El vivo dolor producido por una pequeña quemadura de primer grado, que sólo enrojece la piel, permite imaginar el espantoso sufrimiento que infligirá la combustión de todo el cuerpo. Por eso el sadismo humano ha utilizado el fuego como suplicio en todas las épocas para castigar delitos civiles pero, sobre todo, como represión por la intolerancia religiosa de dos grandes falacias: la brujería y la herejía.
Aunque se asó gente en las culturas celta, indioamericana (al ast, al parecer) y romana (las antorchas humanas de Nerón), la muerte en la hoguera fue instituida por bula papal en el siglo XII como aplicación de la pena capital a los disidentes de la ortodoxia, para cuya persecución la teocracia católica creó la Inquisición en el sur de Francia (1184). El fuego era limpio, impedía la resurrección y conducía directamente al infierno. El celo incinerador de los inquisidores los llevó a quemar herejes fugitivos en efigie, restos desenterrados de condenados póstumos y hasta a una anciana moribunda que en Toulouse fue arrojada a las llamas en su lecho cuando fue descubierta. Los piadosos espectadores de las quemas eran gratificados con indulgencias si aportaban leña a la pira y, aunque a veces los estrangulaban, la mayoría fueron quemados vivos y en ocasiones en masa, como los 210 cátaros martirizados en 1244 en Montségur por no abjurar.

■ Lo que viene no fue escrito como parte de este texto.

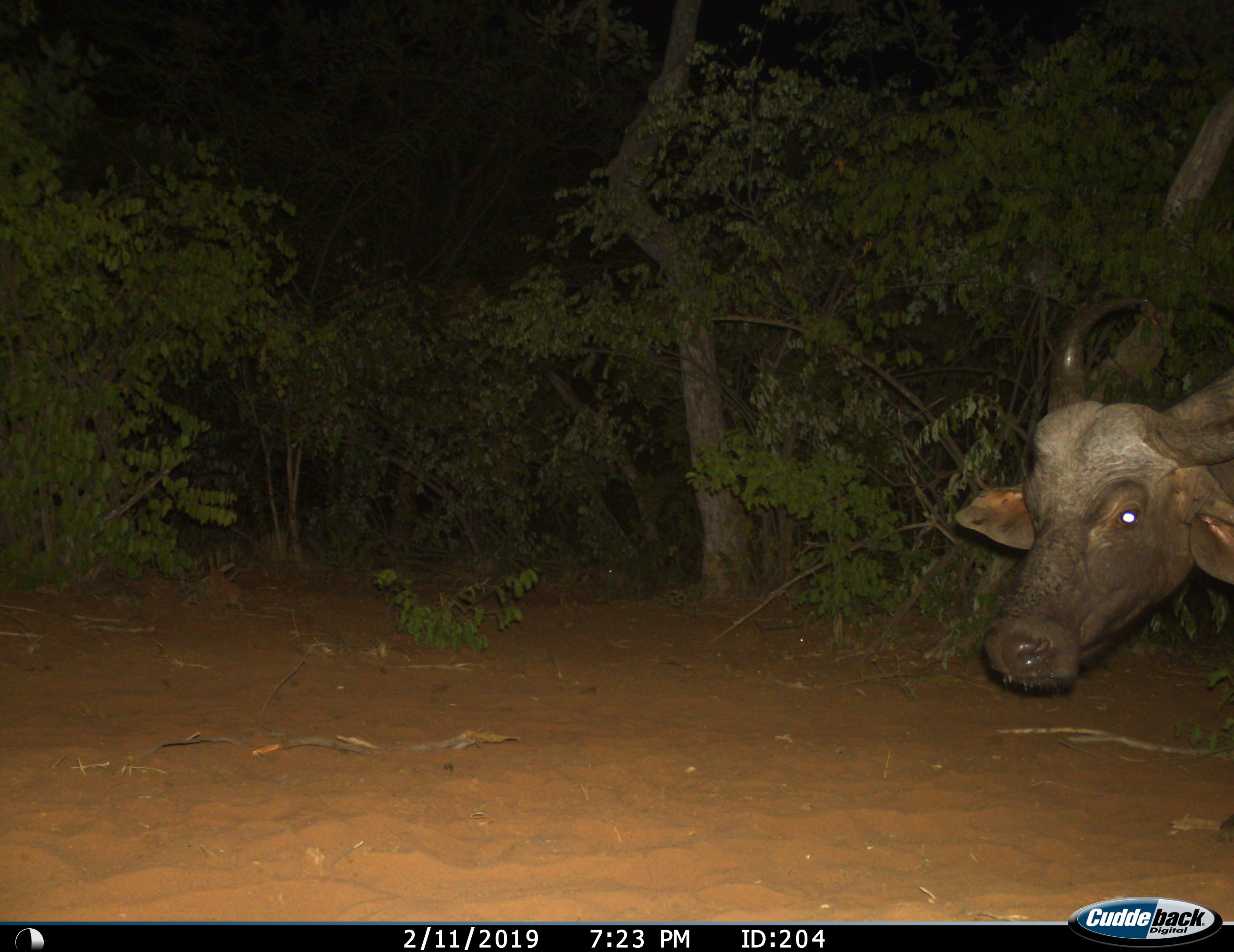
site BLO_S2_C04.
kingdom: Animalia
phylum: Chordata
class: Mammalia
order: Artiodactyla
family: Bovidae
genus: Syncerus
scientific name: Syncerus caffer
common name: african buffalo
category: buffalo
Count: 1.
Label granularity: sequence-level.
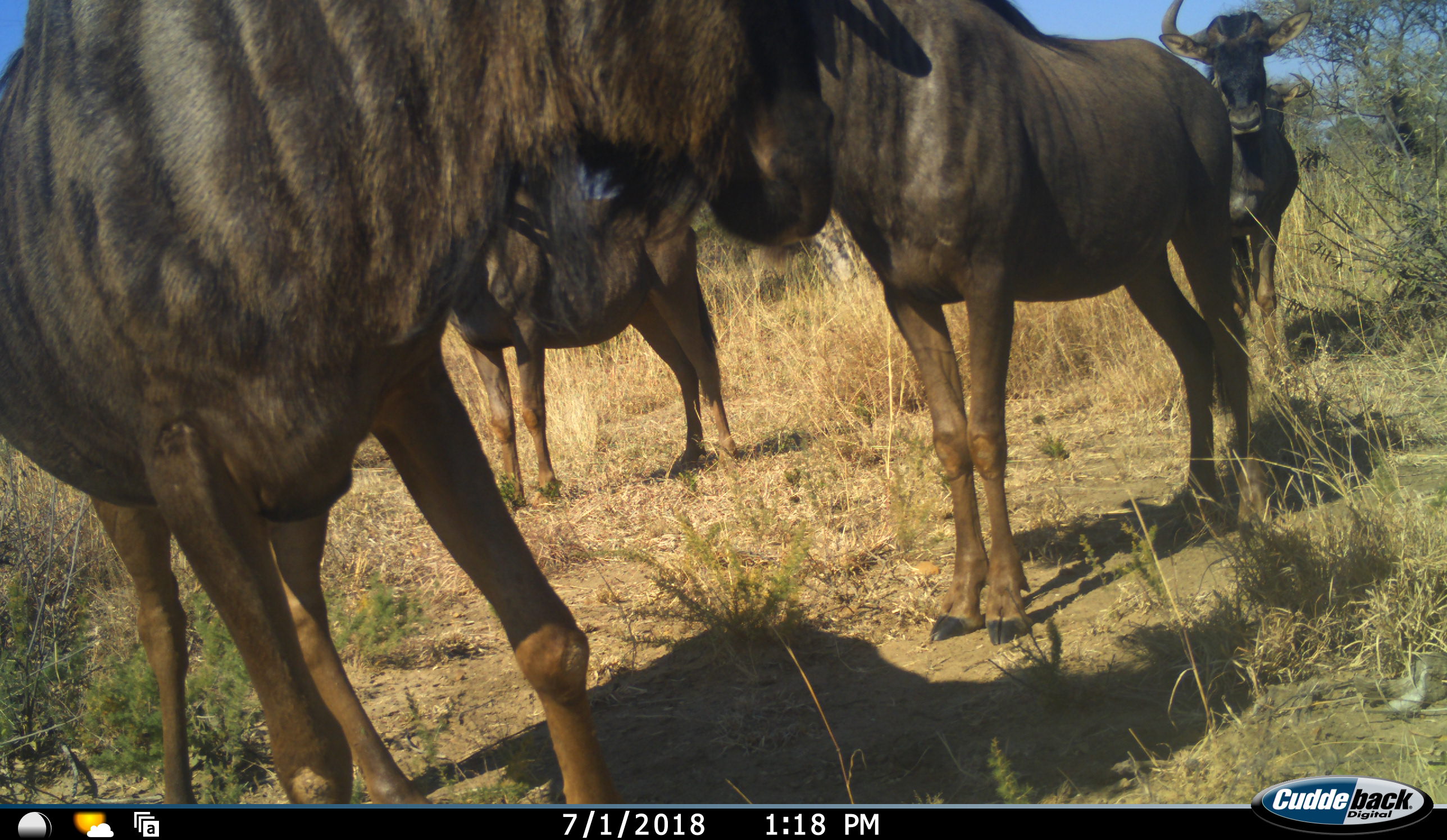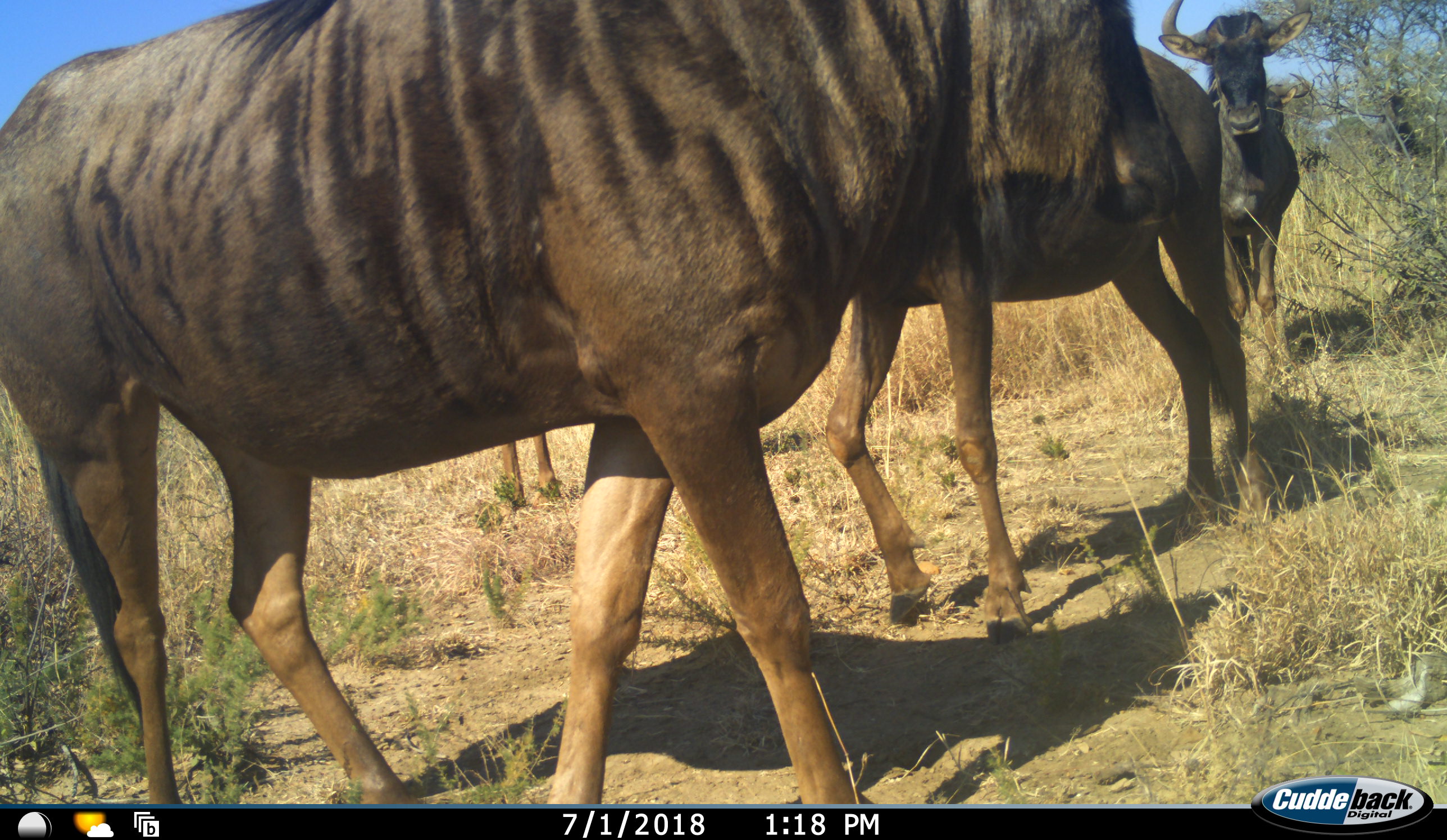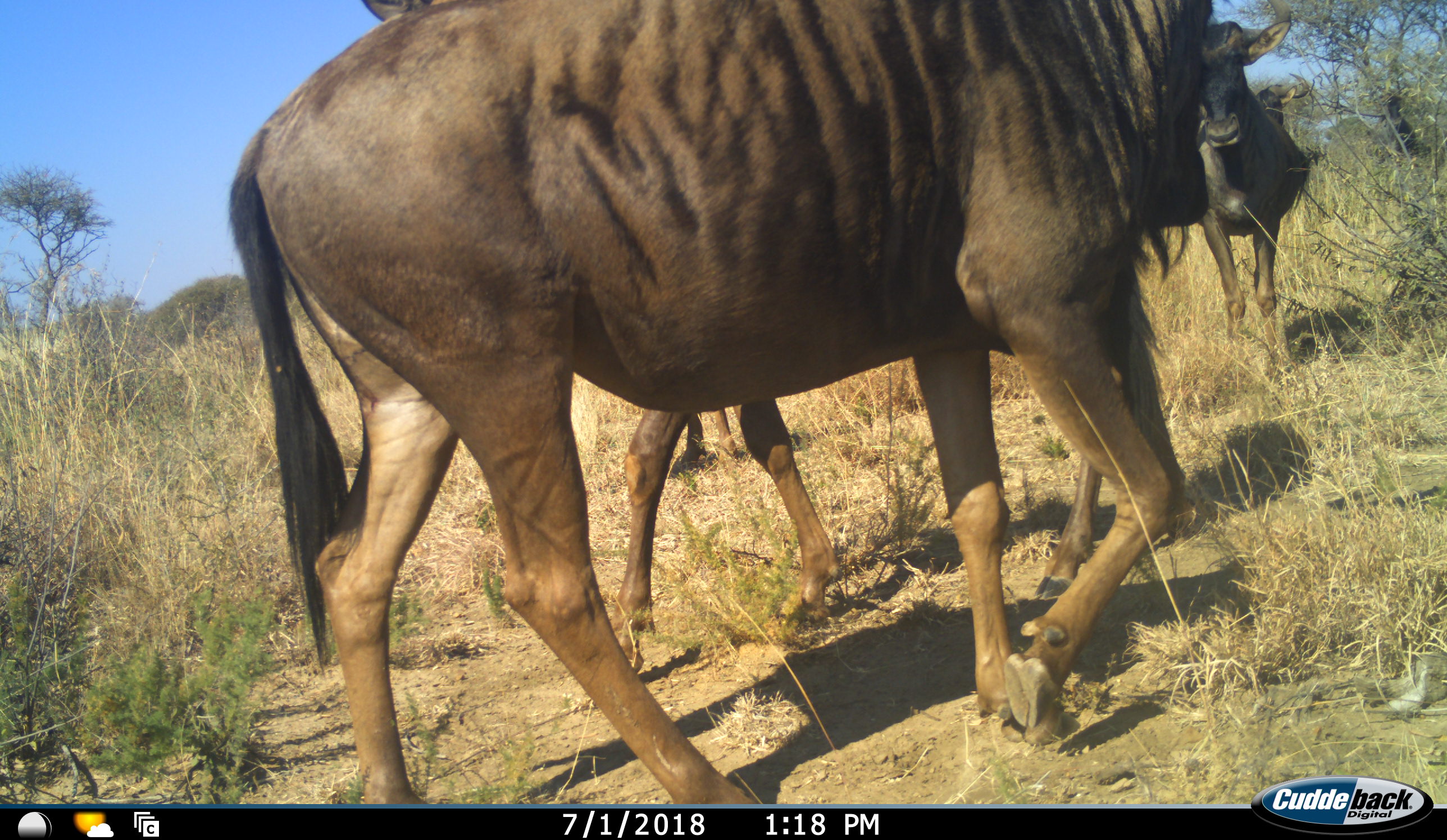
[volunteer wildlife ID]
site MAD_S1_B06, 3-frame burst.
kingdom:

Tres siglos después de la francesa, los Reyes Católicos impulsaron la Inquisición española, que en pocos años quemó a miles de judíos y moriscos acusados de falsa conversión. Ilustres quemados vivos de aquel siglo por herejía fueron el checo Juan Hus y la francesa Juana de Arco, y en el siguiente el español Miguel Servet (víctima de la teocracia calvinista) y el italiano Giordano Bruno. Otra bula de un vicarius christi declaró en 1484 la guerra santa contra los amigos del diablo, desencadenando la caza de decenas de miles de brujos y sobre todo brujas que ardieron vivos en ciudades de toda Europa, incluida Logroño, donde en 1610 fueron quemadas seis personas vivas y cinco en efigie en un «auto de fe» ante la muchedumbre atraída por la chamusquina. La vivibustión humana está tan arraigada en nuestra cultura que en un famoso cuento infantil, dos niños queman viva a la bruja para regocijo de los pequeños lectores.
La pena de hoguera, en fin, estuvo vigente en algunos países europeos, entre ellos España, hasta el siglo XIX. Ahora le toca el turno crematorio a la teocracia islamista y el resplandor de la ígnea luz de los mártires nunca se apagará mientras exista una fe revelada en un libro sagrado por un dios al que defender asesinando inocentes a sangre y fuego.